Excerpt |
----------
Sunday, July 19, 2015

End of Week 7: Holding Steady!

Strong and Steady!

My favorite swim top with my favorite lounging around pants.

Stats:


Starting Weight: 79.5 kg
Weight loss week 7: 75.9 kg
Total Weight Loss: -4.4 kg

Summary Week7:


It's been a very busy week, as usual. The weather has been mostly hot and summery, and work has been action-packed. I was able to change my work schedule so that I can start getting more sleep, but I have to start staying later one day a week to cover a gap left by a colleague who suddenly departed. My work schedule is still extreme, but I've been able to organize my time and my energy better. That translates to better sleep, more fitness time, and a more positive outlook. Plus, my sister's awesome husband was in town for work, and we got to spend a day visiting and playing tourist, which was totally uplifting. All in all, I'm feeling energized and optimistic, and looking forward to the next two weeks.

Feeling triumphant after jogging to the top of the hill to get a better view of the Olympic Park in Munich.
----------
Given data |
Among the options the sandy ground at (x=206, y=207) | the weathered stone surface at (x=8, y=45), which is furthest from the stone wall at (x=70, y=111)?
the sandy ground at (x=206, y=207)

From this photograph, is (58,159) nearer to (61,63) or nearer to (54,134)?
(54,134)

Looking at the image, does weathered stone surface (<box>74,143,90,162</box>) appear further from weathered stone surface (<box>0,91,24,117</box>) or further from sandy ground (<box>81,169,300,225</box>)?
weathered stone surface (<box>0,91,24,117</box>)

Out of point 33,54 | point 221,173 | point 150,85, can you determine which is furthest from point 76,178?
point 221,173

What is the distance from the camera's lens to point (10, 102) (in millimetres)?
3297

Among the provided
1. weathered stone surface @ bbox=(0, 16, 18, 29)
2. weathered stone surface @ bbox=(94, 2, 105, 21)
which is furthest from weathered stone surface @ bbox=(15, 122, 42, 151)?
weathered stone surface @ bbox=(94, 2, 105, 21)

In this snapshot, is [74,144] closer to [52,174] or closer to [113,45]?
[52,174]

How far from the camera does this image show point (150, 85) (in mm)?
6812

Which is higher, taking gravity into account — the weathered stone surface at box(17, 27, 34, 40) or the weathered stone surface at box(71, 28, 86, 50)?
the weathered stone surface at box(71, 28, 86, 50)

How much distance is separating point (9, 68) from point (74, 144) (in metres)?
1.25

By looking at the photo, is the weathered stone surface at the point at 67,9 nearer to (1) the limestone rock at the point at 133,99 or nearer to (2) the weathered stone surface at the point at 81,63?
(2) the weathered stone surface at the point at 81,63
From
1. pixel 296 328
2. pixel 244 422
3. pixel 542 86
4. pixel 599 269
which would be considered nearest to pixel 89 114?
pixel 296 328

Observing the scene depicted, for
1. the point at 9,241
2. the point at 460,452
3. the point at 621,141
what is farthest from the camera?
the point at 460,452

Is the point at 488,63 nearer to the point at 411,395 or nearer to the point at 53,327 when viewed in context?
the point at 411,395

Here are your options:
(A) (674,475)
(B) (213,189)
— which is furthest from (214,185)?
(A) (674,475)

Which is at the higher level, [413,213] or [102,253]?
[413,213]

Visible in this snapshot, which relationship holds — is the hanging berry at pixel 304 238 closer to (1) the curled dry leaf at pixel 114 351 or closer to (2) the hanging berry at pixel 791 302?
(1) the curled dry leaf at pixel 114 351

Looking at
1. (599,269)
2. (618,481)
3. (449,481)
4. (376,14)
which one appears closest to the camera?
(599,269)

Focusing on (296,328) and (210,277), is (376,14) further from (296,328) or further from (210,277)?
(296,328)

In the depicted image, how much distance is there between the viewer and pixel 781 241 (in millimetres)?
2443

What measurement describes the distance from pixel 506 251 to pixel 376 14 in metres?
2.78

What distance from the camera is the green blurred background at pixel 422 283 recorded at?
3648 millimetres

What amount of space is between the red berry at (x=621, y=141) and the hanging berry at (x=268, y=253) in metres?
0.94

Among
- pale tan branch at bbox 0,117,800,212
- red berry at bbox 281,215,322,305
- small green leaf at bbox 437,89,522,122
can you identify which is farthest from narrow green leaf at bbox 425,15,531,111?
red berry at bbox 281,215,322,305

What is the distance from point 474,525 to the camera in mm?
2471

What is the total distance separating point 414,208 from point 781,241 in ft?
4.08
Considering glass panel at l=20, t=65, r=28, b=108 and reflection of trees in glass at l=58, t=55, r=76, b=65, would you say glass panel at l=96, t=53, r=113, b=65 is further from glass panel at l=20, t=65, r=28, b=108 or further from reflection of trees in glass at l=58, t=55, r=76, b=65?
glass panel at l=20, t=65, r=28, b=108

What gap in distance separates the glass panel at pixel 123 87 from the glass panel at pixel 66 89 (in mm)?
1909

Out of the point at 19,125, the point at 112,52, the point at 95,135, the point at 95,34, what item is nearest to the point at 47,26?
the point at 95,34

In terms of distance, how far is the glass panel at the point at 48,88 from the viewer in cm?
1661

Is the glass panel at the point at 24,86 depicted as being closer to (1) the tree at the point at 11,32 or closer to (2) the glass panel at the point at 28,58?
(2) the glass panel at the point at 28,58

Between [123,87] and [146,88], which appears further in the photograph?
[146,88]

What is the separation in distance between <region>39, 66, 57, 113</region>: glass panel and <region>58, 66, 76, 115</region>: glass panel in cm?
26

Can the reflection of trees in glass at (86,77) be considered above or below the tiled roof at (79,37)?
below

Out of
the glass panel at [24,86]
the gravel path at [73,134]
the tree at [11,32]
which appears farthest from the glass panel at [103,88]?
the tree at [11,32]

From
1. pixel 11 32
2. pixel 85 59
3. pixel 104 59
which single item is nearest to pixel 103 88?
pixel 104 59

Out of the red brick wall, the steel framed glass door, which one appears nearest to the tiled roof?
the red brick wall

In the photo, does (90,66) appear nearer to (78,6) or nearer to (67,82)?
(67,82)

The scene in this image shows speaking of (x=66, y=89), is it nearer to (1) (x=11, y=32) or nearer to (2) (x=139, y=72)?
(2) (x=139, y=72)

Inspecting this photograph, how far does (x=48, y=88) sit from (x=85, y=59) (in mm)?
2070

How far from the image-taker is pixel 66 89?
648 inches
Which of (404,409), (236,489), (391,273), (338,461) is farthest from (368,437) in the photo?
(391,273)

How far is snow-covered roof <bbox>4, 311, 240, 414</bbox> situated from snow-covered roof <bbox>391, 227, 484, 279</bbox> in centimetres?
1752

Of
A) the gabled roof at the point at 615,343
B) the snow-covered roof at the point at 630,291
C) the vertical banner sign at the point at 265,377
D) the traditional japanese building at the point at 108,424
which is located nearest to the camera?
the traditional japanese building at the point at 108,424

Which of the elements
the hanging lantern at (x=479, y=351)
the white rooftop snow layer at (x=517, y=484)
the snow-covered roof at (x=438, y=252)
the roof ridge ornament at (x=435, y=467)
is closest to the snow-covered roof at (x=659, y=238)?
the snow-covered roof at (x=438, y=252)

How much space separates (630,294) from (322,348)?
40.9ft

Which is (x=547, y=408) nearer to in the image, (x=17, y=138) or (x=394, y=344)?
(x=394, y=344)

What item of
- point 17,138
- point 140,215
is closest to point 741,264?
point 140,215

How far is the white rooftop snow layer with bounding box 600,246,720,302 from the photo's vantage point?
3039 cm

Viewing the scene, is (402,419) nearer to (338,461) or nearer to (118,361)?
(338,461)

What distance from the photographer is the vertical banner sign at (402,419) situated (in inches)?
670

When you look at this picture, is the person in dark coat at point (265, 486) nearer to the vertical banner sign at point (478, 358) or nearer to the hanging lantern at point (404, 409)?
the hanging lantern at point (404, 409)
----------
Directions |
(a) Find every line in the listing that contains the word "millimetres" and copy each one out. Case counts.
(b) Resume the weight-loss blog post about week 7, continuing from the last sentence shown.

Answers given |
(a)
What is the distance from the camera's lens to point (10, 102) (in millimetres)?
In the depicted image, how much distance is there between the viewer and pixel 781 241 (in millimetres)?
3648 millimetres

(b)
Highlights:



The boss finally understood my cries for more support and fewer hours, and we actually got a replacement part-time employee this week to take some of my duties. I started training her, and by Friday, she was already doing her whole job on her own without supervision. That left me with more time for my other core duties, and it was a great relief. Also, the boss told me to come in an hour and a half later in the mornings, which made more time for sleep, personal maintenance, and chores at home. On top of that, I was SOOOO happy to see family from home and have a day to just enjoy the beautiful summer and fascinating sights of our community here. I got in lots of time with the bicycle and walking, and one good weight training workout at the gym.

What was hard this week:


Emotional eating and mood management have been hard. I've been feeling very moody and anxious, and I've found myself eating more sweets and bread. I have a hard time with anger and frustration, and these emotions can easily trigger an emotional eating episode. I've found myself thinking negatively about my body and weight and sometimes engaging in negative self-talk.

Goals for week 8:


Plan and pack foods for the day.
3x cardio, 3x weights.
Daily walking and/or cycling.
Focus on good stress management and sleep management.
Have fun!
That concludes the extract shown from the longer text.